Records from a dataset
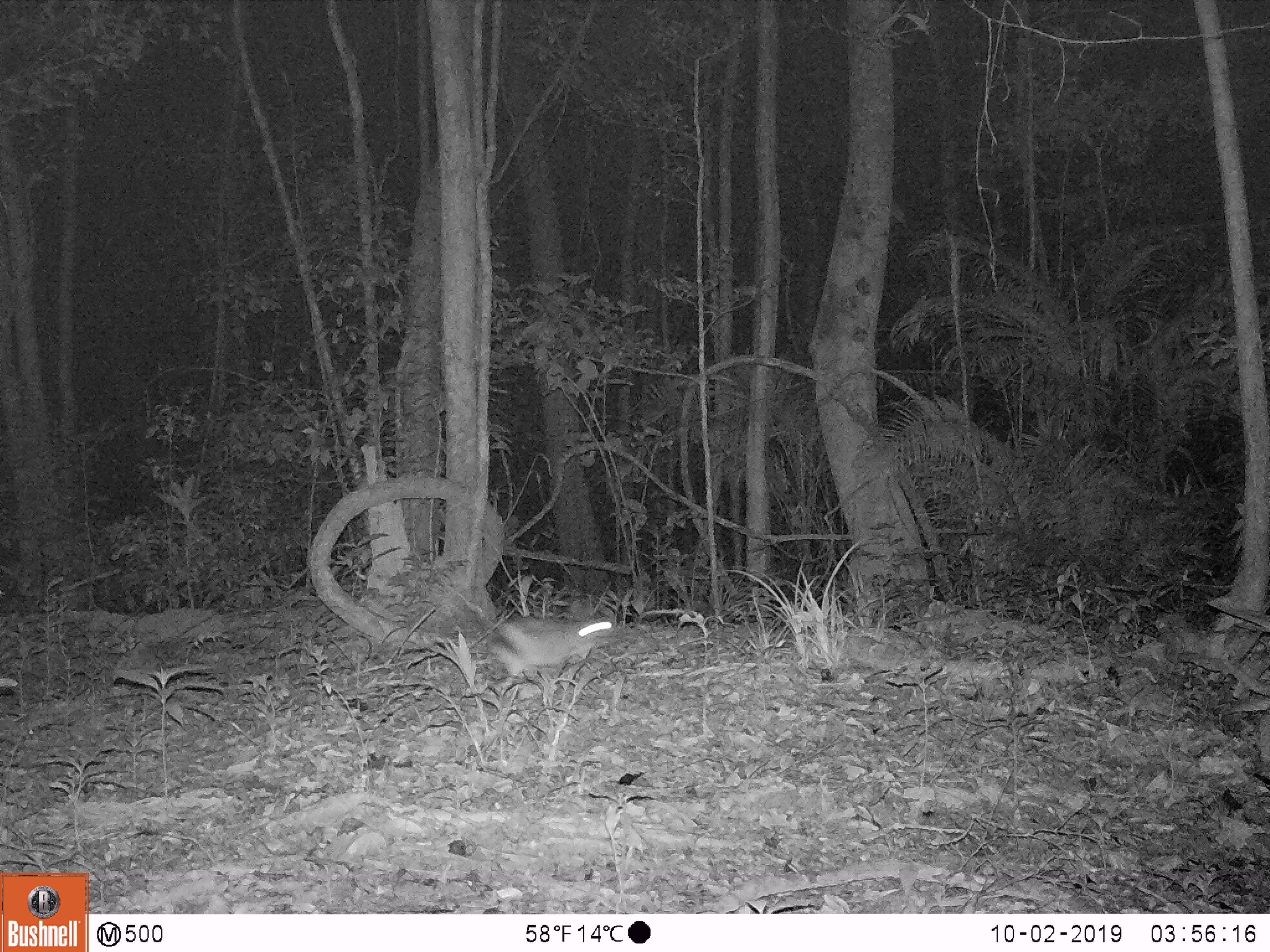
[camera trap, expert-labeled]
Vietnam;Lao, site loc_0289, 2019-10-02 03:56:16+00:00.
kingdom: Animalia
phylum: Chordata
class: Mammalia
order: Lagomorpha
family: Leporidae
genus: Nesolagus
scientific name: Nesolagus timminsi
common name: annamite striped rabbit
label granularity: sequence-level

*What is being asked*: Keep to the lines from the one containing "genus: Nesolagus" to the end of the entries above, and retype them exactly.

*Exercise solution*:
genus: Nesolagus
scientific name: Nesolagus timminsi
common name: annamite striped rabbit
label granularity: sequence-level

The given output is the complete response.